Document extract >>
Tautologies were an intrinsic feature of the English language, the same way that reduplications are core features of most African languages. (A reduplication is an intentional repetition of a word or the syllables of a word either for emphasis or for pluralization. Examples are “maza maza” in Hausa, “kia kia” in Yoruba, “gara gara” in Baatonum, “ngwa ngwa” in Igbo, which all mean “quickly.”)

Because tautologies used to be constitutive of the natural rhythm of the English language, the most respected writers in the language in past generations deployed all kinds of tautologies in their writings. William Shakespeare, for instance, used them copiously for emphasis and for stylistic effect. Some of his most famous tautologies are “most unkindest cut of all,” “more braver,” and “most boldest.”

In Julius Caesar, the character called Antony calls the wound inflicted on him by his boson friend Brutus as the “most unkindest cut of all.” In The Tempest, Shakespeare wrote: “And his more braver daughter could control thee.” Again in Julius Caesar, he wrote: “With the most boldest and best hearts of Rome.”

By today’s standards, “most unkindest,” “more braver,” and “most boldest” would be considered uneducated English. Only children and non-native English speakers with inadequate proficiency in the language now use these kinds of constructions, which grammarians call errors of “double comparative” and “double superlative.”

If tautologies, including double comparatives and double superlatives, were socially and grammatically acceptable in the English language—and were used liberally by the greatest writers in the language—why are they stigmatized now? Why are tautologies, especially double comparatives and double superlatives, now considered ungainly?

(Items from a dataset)
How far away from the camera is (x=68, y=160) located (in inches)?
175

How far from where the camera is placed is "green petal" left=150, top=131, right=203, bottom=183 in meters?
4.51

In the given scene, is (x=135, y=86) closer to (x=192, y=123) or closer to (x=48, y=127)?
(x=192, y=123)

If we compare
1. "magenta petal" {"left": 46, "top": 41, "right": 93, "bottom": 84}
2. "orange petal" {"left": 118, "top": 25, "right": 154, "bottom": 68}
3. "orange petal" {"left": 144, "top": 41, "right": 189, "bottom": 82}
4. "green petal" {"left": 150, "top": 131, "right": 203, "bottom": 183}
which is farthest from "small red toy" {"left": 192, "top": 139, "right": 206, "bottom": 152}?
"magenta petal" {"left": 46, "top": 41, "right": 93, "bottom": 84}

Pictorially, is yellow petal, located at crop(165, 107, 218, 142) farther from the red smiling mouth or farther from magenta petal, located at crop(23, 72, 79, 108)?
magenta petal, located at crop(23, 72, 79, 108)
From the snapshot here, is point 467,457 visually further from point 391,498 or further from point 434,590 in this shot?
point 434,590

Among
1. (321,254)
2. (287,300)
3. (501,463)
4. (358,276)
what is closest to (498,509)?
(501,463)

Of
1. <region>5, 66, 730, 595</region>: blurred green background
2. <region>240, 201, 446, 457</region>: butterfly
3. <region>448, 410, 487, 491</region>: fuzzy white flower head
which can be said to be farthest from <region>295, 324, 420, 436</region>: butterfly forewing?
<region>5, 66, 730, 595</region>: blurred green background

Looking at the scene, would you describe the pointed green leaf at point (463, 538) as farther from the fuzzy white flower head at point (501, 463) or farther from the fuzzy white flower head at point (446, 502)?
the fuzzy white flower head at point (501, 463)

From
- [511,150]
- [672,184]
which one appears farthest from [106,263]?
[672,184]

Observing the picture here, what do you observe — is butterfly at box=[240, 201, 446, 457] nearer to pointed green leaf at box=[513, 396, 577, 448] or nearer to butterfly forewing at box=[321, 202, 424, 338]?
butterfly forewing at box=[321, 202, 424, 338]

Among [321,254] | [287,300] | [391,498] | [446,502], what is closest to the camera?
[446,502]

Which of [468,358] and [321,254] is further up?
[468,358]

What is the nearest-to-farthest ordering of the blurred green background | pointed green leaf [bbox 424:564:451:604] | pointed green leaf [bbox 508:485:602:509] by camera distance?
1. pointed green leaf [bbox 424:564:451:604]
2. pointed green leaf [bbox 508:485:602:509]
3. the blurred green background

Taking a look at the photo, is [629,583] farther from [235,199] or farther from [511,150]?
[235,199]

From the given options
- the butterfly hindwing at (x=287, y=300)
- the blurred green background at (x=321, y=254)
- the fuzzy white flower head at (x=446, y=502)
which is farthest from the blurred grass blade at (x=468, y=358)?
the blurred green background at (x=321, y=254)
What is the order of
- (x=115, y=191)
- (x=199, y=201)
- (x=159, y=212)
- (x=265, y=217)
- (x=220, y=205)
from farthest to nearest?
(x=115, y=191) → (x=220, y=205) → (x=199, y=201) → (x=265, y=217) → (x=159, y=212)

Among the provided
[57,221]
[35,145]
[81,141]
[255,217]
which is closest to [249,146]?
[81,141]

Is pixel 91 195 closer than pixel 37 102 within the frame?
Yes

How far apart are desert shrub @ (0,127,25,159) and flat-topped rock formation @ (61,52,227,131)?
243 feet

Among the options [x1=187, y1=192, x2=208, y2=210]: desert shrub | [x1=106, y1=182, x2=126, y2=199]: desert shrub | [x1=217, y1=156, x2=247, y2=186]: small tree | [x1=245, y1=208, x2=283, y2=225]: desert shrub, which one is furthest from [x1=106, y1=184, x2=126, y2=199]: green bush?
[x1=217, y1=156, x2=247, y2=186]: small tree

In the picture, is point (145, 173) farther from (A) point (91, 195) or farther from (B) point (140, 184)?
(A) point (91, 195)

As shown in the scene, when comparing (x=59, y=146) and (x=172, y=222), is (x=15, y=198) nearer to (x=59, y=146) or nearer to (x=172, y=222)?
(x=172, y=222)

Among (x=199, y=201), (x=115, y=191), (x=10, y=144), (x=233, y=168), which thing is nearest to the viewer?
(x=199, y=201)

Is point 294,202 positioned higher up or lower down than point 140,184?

What this exercise asks >>
1) In the passage on tautologies in English, what do grammarians call constructions such as "more braver" and "most boldest"?
2) Write a continuation of the passage on English tautologies, beginning after its final sentence.

Answers >>
1) Errors of "double comparative" and "double superlative."

2)
Eighteenth-century Prescriptivism
The answer lies in the rise and flowering of what has come to be known as Standard English. The whole idea of “standard English” to “fix” the English language and make its usage norms uniform across social classes and regions started in the 17th century, but became mainstream in the 18th century, first in Britain and later in America. Ironically, most of the standard English enthusiasts of the time used the rules of Latin, a foreign, “colonial” language, to “fix” and standardize the English language.

The eighteenth-century grammarians who imposed on themselves the task to fix and standardize the English language arbitrarily marginalized some vernacular varieties of the language, privileged others, imposed the rules of Latin in some usage conventions, and made new whimsical rules using the resources of logic, as I will show shortly. Tautologies got the short end of the stick during this time.

One of the most influential prescriptivist grammar books of this era was Robert Lowth’s Short Introduction to English Grammar, which was published in 1762. In this book, Lowth introduced many of the grammatical prohibitions that endure to this day. Tautology was one of the usage norms he and others arbitrarily banned.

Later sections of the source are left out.